At this inflection point, the government needs to decide whether to partially return the money (default) it owes to its bondholders or continue its bond purchases but will have to do so on a much larger scale due to the increasing fiscal debt (inflation). Either scenario here is negative for bond holders and once astute investors notice this new risk in the market, capital starts to leak out, usually quite quickly.
Here is a chart of US bond yields over the last 140 years. It is evident from the chart that we are nearing a top in bonds prices (bottom in yields) and this market could roll over any month now..
So how can an investor play this impending down move or crash in bonds? Well we can play this using a number of instruments. There is the UltraShort 20+ Year Treasury (NYSE:TBT) which is a leveraged ETF that moves 200% inversely to the standard underlying 20+ bond price.
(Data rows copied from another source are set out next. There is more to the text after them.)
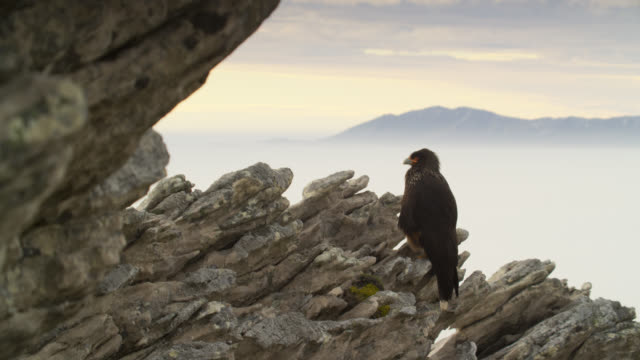 vidéos et rushes de striated caracara (phalcoboenus australis) perched on rocky outcrop, falkland islands - outcrop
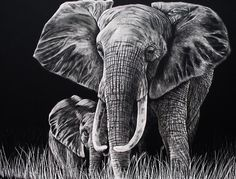 Scratch Art Elephant and Baby~Roll Tide! Beneath the Surface Craft Project.
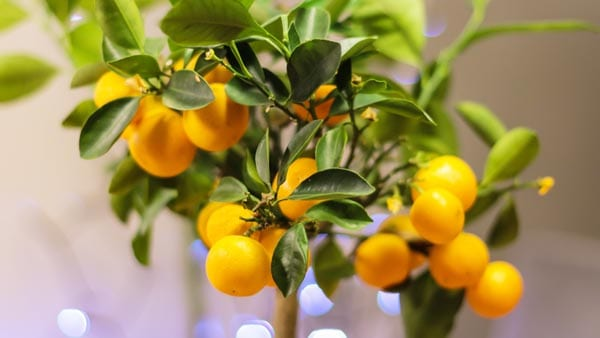 Orange trees are great for Chinese New Year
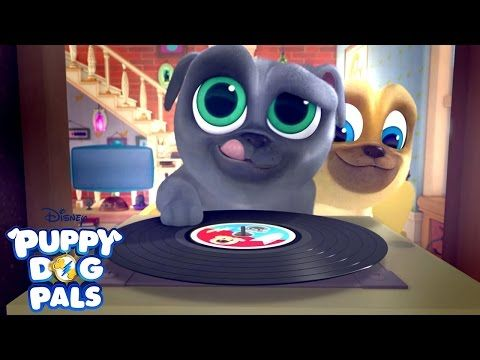 Hawaii Pug Oh A R F Full Episode Puppy Dog Pals Disney
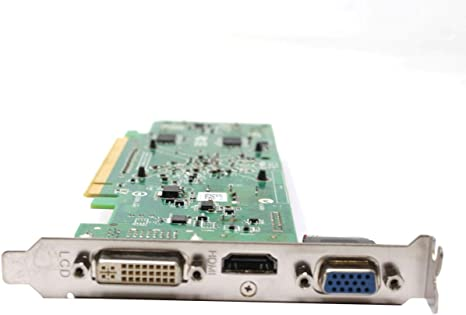 Ebid Dealz Radeon HD 3450 256MB DDR2 PCI-Express x16 Video Graphic Card F342F 0F342F CN-0F342F
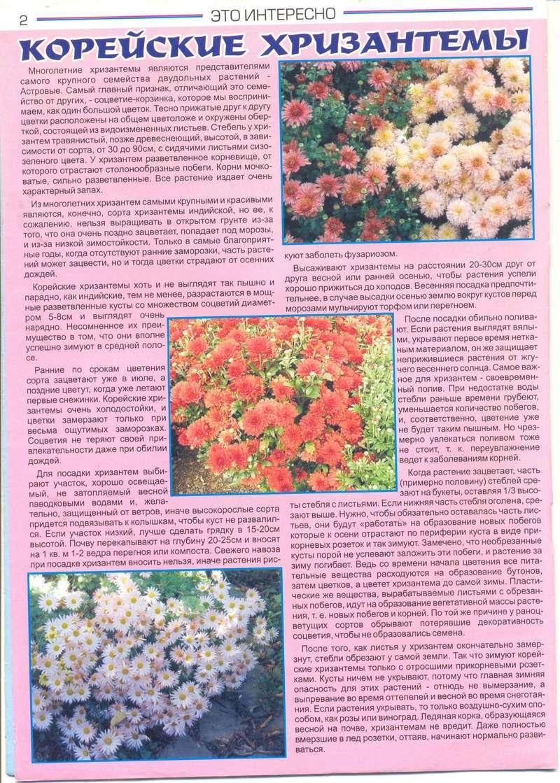 хризантема 0_6b6b10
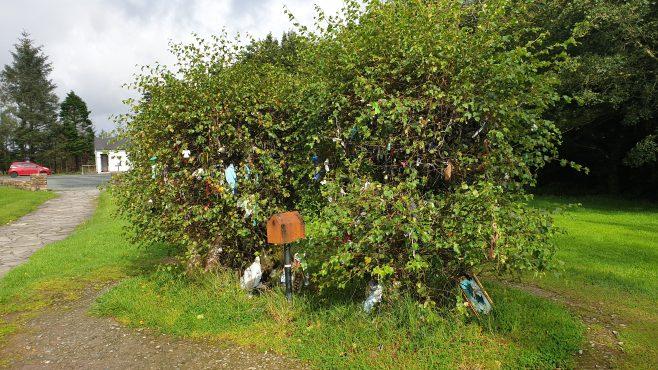 Rag Tree by Doon Holy Well   Sara Nylund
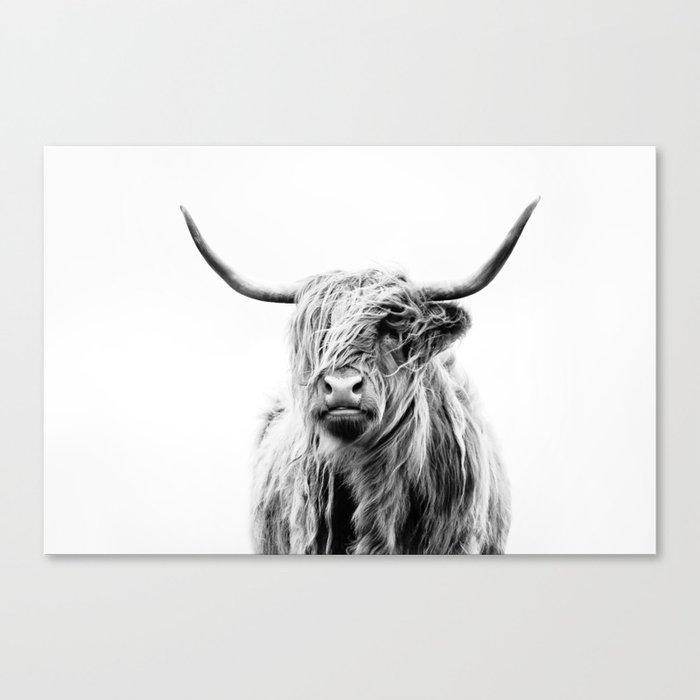 portrait of a highland cow (horizontal) Canvas Print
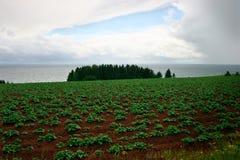 Potato Field. This is a potato field under a stormy sky on Prince Edward Island, Canada Stock Photo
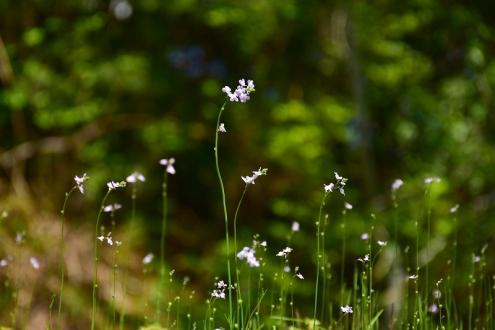 春の花 (2)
Also Direxion Daily 20 Year Plus Treasury (NYSE:TMV) which moves 300% inversely to the standard underlying 20+ bond price. These instruments should be real winners in the forthcoming years but as with all leveraged ETFs, you must have fantastic risk management skills as these instruments can wipe out your account in no time if you are over leveraged.
However, there is another way you can play this trade. If you want to buy 100 shares now of TMV, it would cost you in the region of $5,000. To control the same amount of shares you could buy a deep in the money (Leap) call option for far cheaper. For example you could buy the (40 Jan'16 Call) for roughly $1,300.
The delta on this call option is 78% meaning the call option will move roughly 22% less than the underlying TMV. The option will expire worthless in January 2016 giving you nearly 2 years for your trade to work. Your total risk is what you have invested and if the trade still hasn't moved in your direction by expiration, you could always roll your trade out another few years to give your trade more time to work.
Disclosure: The author is long TMV. The author wrote this article themselves, and it expresses their own opinions. The author is not receiving compensation for it (other than from Seeking Alpha). The author has no business relationship with any company whose stock is mentioned in this article.